Murray knows her way into the heart of a simple but effective pop structure: It is in the angry interpersonal love/hate Misread ("I hate the way you talk about yourself when you are feeling down/talk about me to your friends/hide the things you realy want to say") which comes on like classic girl group pop from the early Sixties with just enough guitar grit of the Jesus and Mary Chain (also girl group fans).
It's there again on Little Uneasy where she delivers
a classically constructed pop song with a melodic line which rises to carry the
listener and the taut guitars which drive it; again on Shoulders which is gentle song of love,
acceptance and her own self-doubt (“I’m trying not to try so hard for you”) and directed
towards a sleeping lover -- now that’s maturity -- which is supported a lovely
organ line, a pulsing bass and guitar part and . . .
So much
more.
As a debut
this is a rare album of innocence and maturity, delicacy and thrash (the
roof-raising Friends) all held together by a sure sense of The Song as being
central to everything.
If there’s
a criticism here it’s that sometimes in these excellent songs Murray’s voice
is too far back in the mix so that the character of it and her personality doesn’t
come through enough (check In My Room by way of example).
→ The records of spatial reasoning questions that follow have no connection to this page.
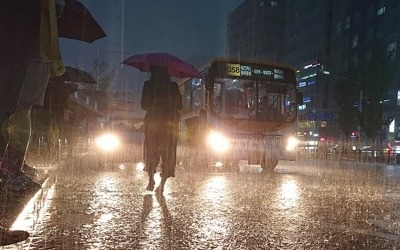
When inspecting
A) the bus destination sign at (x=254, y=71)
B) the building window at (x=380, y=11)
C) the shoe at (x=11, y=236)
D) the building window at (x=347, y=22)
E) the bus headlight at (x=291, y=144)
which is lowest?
the shoe at (x=11, y=236)

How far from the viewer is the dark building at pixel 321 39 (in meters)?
58.1

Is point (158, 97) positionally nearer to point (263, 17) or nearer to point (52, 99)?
point (52, 99)

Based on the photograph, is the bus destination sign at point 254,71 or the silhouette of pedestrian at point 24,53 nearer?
the silhouette of pedestrian at point 24,53

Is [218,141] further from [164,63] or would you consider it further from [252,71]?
[164,63]

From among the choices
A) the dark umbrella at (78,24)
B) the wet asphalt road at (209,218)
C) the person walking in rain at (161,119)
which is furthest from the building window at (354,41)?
the dark umbrella at (78,24)

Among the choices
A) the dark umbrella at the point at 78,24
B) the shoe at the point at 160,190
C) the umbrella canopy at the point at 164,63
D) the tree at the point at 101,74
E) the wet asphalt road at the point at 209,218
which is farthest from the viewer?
the tree at the point at 101,74

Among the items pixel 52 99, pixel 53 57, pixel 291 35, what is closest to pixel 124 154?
pixel 52 99

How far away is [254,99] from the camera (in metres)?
13.5

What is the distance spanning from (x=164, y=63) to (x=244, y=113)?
5877 mm

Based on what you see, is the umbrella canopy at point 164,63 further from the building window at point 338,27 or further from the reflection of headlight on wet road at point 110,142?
the building window at point 338,27

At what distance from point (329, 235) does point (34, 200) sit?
12.1ft

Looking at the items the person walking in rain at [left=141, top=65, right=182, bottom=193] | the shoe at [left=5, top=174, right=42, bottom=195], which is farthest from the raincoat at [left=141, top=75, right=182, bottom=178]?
the shoe at [left=5, top=174, right=42, bottom=195]

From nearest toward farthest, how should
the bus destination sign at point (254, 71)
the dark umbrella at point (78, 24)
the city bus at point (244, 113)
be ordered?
the dark umbrella at point (78, 24) → the city bus at point (244, 113) → the bus destination sign at point (254, 71)

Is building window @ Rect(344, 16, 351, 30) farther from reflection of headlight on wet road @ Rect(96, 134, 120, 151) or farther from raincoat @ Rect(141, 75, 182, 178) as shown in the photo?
raincoat @ Rect(141, 75, 182, 178)
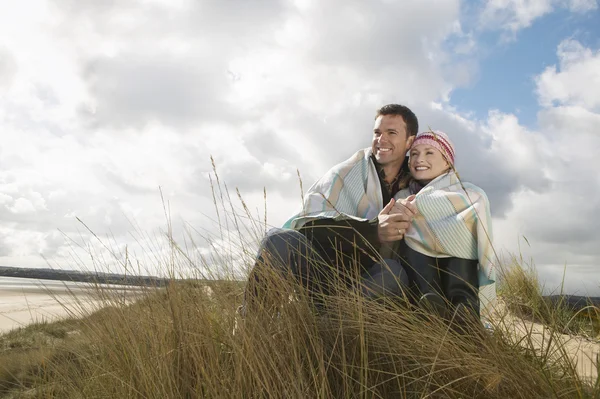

But then again, the closer Bedroom Talks –which opens and closes with the sound of crickets establishing an immediate and unashamedly suburban intimacy -- is the better for her sounding like she is just a bit distance down the hall.
Take a listen to the intelligence behind all this -- musical and lyrical in the heartfelt and rowdy Friends -- and be ready for her.
Morningside
announces the arrival of a singer and songwriter who has shot to front of a
very crowded field . . . and she sounds like she is not just ready but
has "far to go".
Highly recommended.
Declaration: I met Amelia Murray some years ago when she was a student in one of my music history courses and she has been a guest speaker in a couple of my music industry studies papers about her career this far.
She also now lives in the same suburb as we do. None of that has, I believe, coloured this review.